↓

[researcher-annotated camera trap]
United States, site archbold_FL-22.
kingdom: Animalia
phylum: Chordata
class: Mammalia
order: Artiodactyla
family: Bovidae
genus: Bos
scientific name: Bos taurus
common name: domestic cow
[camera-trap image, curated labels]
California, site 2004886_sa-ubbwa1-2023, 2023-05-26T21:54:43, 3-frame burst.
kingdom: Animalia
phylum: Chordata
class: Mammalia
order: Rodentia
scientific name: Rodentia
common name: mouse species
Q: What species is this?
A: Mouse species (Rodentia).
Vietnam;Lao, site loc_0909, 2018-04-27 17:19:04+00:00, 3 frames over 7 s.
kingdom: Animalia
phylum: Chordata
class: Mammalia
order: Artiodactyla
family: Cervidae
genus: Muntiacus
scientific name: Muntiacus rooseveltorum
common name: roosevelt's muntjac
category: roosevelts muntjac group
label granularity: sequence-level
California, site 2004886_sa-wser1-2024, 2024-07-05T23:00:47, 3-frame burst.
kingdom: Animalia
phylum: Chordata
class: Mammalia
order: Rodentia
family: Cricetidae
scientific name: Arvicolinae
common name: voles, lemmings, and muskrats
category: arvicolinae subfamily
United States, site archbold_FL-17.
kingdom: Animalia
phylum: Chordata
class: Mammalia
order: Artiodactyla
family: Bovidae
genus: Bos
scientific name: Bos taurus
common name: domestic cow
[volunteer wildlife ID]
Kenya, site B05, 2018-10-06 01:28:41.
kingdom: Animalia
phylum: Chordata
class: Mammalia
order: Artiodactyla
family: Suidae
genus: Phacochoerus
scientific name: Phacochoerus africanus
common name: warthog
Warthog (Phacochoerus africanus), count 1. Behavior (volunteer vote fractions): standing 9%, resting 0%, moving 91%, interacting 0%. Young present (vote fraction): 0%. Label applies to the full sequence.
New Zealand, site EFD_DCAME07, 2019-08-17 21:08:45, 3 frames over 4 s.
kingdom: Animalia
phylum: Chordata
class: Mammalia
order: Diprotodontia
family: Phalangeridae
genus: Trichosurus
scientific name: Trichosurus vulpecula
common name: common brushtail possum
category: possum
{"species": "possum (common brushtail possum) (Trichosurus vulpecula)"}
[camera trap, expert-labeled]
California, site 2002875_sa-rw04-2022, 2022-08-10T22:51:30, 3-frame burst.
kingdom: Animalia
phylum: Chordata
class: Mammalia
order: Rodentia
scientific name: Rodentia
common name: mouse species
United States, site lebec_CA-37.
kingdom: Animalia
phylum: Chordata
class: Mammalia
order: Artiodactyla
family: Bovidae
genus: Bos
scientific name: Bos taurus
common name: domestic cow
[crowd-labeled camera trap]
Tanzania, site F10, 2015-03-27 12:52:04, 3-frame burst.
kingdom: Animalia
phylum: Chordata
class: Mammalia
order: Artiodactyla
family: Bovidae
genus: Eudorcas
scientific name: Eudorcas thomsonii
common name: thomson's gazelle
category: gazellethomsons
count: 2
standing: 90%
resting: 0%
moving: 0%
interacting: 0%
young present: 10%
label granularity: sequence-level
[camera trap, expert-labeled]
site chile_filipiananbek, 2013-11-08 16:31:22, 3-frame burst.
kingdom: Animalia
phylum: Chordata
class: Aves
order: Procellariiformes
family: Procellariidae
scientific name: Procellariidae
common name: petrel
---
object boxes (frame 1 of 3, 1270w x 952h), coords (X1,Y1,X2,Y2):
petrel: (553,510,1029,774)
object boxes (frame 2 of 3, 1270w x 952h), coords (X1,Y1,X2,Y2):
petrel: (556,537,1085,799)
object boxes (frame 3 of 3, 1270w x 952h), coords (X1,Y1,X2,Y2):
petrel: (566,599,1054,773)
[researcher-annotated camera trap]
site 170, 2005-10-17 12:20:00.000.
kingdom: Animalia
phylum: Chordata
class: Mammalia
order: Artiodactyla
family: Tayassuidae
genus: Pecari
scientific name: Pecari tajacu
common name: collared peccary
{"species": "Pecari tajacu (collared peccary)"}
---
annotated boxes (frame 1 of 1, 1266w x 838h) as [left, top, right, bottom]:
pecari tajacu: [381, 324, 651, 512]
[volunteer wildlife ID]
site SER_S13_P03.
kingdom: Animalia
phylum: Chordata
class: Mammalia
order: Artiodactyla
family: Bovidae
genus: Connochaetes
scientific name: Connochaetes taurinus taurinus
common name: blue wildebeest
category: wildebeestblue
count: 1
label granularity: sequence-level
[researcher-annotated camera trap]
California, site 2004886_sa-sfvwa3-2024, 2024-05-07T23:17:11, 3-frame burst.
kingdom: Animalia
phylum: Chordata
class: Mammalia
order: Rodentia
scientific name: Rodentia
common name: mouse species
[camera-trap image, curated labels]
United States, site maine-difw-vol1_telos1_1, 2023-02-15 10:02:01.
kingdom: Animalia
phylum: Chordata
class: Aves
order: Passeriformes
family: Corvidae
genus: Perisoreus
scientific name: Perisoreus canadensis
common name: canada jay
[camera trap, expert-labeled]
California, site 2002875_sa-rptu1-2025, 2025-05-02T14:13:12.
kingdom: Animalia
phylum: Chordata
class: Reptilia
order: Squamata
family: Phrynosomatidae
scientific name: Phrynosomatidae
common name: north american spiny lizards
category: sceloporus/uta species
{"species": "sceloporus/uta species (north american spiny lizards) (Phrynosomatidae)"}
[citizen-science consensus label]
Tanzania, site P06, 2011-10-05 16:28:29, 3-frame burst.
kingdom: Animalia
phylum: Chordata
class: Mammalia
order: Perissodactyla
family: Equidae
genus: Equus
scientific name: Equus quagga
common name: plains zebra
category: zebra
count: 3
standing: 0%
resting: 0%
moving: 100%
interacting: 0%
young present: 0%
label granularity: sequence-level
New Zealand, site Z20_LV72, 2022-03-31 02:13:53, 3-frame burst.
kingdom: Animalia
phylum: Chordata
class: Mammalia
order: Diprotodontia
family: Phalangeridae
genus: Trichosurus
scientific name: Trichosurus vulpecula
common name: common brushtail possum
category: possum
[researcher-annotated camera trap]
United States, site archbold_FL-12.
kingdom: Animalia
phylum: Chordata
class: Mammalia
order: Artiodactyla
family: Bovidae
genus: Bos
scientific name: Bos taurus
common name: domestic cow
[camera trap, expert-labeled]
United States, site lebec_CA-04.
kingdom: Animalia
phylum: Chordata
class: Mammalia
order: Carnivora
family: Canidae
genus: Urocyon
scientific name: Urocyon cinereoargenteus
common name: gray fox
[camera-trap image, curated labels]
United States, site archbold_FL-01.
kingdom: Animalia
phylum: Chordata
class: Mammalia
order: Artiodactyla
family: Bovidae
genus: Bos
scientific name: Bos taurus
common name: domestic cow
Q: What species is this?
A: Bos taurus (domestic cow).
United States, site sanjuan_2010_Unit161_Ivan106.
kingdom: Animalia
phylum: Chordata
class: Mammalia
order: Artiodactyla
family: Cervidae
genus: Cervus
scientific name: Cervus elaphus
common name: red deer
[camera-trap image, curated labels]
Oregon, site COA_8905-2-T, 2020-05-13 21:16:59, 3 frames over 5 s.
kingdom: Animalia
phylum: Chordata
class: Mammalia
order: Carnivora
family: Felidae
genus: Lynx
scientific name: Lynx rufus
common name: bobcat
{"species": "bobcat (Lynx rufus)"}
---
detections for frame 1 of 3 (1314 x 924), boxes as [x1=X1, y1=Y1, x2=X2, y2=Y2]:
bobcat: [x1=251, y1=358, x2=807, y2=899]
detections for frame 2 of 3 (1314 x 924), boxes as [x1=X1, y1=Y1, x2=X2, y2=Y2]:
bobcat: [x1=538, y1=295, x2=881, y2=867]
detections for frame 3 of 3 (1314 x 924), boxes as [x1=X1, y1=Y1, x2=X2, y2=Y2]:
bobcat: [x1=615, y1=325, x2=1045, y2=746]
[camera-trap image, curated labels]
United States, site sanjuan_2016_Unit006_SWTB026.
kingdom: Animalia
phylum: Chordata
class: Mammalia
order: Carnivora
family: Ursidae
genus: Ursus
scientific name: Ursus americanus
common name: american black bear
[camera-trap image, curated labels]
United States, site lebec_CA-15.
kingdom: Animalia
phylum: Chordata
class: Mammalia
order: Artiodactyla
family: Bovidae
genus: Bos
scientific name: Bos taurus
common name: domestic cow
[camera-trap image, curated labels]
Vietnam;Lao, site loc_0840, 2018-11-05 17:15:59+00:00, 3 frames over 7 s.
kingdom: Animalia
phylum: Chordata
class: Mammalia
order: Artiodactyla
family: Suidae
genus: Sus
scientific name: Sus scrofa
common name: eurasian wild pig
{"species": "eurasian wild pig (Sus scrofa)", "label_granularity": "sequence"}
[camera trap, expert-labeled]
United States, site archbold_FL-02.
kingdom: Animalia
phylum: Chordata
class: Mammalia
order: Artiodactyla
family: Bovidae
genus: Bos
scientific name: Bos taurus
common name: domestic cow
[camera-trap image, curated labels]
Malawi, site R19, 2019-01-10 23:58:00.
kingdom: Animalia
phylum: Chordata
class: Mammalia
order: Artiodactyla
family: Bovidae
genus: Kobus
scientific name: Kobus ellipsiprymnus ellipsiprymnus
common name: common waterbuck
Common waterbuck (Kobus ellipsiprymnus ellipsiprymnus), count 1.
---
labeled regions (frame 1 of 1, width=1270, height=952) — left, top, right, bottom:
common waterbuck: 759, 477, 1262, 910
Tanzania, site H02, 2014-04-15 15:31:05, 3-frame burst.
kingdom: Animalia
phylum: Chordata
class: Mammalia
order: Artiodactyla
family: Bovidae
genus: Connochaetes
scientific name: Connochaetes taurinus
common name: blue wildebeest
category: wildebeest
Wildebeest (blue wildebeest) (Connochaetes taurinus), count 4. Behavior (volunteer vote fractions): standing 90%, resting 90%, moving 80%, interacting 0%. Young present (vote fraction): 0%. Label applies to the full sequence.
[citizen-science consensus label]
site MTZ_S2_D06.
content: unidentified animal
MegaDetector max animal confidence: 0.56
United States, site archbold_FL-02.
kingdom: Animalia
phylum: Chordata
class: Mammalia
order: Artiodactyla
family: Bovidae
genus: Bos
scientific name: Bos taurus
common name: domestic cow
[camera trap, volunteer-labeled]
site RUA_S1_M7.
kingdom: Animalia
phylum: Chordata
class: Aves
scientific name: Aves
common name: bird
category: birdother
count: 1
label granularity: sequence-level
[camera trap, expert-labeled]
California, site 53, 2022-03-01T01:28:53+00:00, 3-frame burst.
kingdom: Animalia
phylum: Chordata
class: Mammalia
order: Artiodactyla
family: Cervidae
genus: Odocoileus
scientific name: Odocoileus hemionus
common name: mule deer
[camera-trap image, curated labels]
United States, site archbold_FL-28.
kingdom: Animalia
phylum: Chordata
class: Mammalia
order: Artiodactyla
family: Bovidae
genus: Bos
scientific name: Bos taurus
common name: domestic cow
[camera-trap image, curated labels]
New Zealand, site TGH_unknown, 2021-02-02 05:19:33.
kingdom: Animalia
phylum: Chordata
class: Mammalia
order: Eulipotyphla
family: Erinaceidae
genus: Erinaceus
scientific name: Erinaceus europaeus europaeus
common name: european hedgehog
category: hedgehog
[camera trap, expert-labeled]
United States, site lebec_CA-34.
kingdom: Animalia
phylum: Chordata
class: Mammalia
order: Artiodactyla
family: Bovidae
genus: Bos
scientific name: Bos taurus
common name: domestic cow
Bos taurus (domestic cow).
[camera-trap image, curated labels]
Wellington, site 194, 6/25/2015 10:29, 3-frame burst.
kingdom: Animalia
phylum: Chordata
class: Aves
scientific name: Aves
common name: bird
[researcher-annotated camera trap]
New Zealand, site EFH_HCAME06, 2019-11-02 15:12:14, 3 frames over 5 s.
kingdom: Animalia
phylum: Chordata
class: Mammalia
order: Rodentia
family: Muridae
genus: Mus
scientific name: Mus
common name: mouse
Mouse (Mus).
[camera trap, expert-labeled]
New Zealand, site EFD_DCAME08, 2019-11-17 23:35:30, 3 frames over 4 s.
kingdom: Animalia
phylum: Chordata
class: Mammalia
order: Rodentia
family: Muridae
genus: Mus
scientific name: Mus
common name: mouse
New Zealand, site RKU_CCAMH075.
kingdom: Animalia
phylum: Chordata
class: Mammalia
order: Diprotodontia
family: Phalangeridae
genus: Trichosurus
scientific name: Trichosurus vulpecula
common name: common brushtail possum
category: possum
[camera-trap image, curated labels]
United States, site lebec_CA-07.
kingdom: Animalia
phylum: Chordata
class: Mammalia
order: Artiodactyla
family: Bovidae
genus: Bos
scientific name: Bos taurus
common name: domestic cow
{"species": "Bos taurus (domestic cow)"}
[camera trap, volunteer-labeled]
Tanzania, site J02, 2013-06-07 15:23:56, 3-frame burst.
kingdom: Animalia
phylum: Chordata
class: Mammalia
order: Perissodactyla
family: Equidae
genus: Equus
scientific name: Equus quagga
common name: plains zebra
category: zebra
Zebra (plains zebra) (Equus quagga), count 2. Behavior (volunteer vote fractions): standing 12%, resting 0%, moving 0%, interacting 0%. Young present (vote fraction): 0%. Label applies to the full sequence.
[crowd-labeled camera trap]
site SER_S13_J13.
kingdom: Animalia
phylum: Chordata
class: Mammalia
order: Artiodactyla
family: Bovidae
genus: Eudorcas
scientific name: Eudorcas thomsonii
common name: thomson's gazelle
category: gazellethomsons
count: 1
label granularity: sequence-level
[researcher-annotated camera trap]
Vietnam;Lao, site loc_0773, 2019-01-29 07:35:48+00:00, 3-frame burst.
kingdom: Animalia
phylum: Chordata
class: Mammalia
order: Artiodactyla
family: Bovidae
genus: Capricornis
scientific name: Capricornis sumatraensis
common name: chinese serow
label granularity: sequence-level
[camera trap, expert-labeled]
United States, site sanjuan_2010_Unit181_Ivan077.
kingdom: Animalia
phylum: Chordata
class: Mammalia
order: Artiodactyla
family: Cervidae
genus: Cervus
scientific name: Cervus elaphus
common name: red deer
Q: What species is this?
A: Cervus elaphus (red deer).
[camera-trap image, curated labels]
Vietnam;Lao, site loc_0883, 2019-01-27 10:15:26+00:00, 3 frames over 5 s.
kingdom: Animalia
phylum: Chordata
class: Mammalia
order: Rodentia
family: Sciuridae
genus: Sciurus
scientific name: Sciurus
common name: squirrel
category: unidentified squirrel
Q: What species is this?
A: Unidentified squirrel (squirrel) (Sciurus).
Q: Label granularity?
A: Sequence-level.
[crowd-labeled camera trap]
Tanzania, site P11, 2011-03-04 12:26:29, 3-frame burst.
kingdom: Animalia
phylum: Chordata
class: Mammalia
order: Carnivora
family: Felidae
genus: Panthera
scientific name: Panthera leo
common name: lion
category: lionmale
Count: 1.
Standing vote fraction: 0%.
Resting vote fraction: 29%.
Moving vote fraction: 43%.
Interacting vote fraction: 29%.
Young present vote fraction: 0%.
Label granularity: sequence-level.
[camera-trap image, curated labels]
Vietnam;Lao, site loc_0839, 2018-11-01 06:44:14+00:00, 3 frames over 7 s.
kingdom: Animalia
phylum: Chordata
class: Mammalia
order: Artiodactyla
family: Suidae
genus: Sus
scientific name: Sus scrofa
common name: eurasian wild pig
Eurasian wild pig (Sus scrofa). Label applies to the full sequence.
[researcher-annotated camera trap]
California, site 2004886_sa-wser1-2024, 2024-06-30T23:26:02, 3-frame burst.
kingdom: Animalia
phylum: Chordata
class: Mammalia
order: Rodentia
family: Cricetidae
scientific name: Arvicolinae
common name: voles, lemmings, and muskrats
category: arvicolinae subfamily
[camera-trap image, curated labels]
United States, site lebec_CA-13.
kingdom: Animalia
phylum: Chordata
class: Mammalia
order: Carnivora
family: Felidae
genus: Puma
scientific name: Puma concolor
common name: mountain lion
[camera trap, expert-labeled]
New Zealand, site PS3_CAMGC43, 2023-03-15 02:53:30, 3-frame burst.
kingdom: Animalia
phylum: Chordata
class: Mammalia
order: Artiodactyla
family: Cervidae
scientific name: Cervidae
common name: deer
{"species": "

↑

In the material above, locate the line containing "scientific name: Ursus americanus" and the line containing "content: unidentified animal". Transcribe exactly those two lines and every line between them, and nothing more.

scientific name: Ursus americanus
common name: american black bear
[camera-trap image, curated labels]
United States, site lebec_CA-15.
kingdom: Animalia
phylum: Chordata
class: Mammalia
order: Artiodactyla
family: Bovidae
genus: Bos
scientific name: Bos taurus
common name: domestic cow
[camera-trap image, curated labels]
Vietnam;Lao, site loc_0840, 2018-11-05 17:15:59+00:00, 3 frames over 7 s.
kingdom: Animalia
phylum: Chordata
class: Mammalia
order: Artiodactyla
family: Suidae
genus: Sus
scientific name: Sus scrofa
common name: eurasian wild pig
{"species": "eurasian wild pig (Sus scrofa)", "label_granularity": "sequence"}
[camera trap, expert-labeled]
United States, site archbold_FL-02.
kingdom: Animalia
phylum: Chordata
class: Mammalia
order: Artiodactyla
family: Bovidae
genus: Bos
scientific name: Bos taurus
common name: domestic cow
[camera-trap image, curated labels]
Malawi, site R19, 2019-01-10 23:58:00.
kingdom: Animalia
phylum: Chordata
class: Mammalia
order: Artiodactyla
family: Bovidae
genus: Kobus
scientific name: Kobus ellipsiprymnus ellipsiprymnus
common name: common waterbuck
Common waterbuck (Kobus ellipsiprymnus ellipsiprymnus), count 1.
---
labeled regions (frame 1 of 1, width=1270, height=952) — left, top, right, bottom:
common waterbuck: 759, 477, 1262, 910
Tanzania, site H02, 2014-04-15 15:31:05, 3-frame burst.
kingdom: Animalia
phylum: Chordata
class: Mammalia
order: Artiodactyla
family: Bovidae
genus: Connochaetes
scientific name: Connochaetes taurinus
common name: blue wildebeest
category: wildebeest
Wildebeest (blue wildebeest) (Connochaetes taurinus), count 4. Behavior (volunteer vote fractions): standing 90%, resting 90%, moving 80%, interacting 0%. Young present (vote fraction): 0%. Label applies to the full sequence.
[citizen-science consensus label]
site MTZ_S2_D06.
content: unidentified animal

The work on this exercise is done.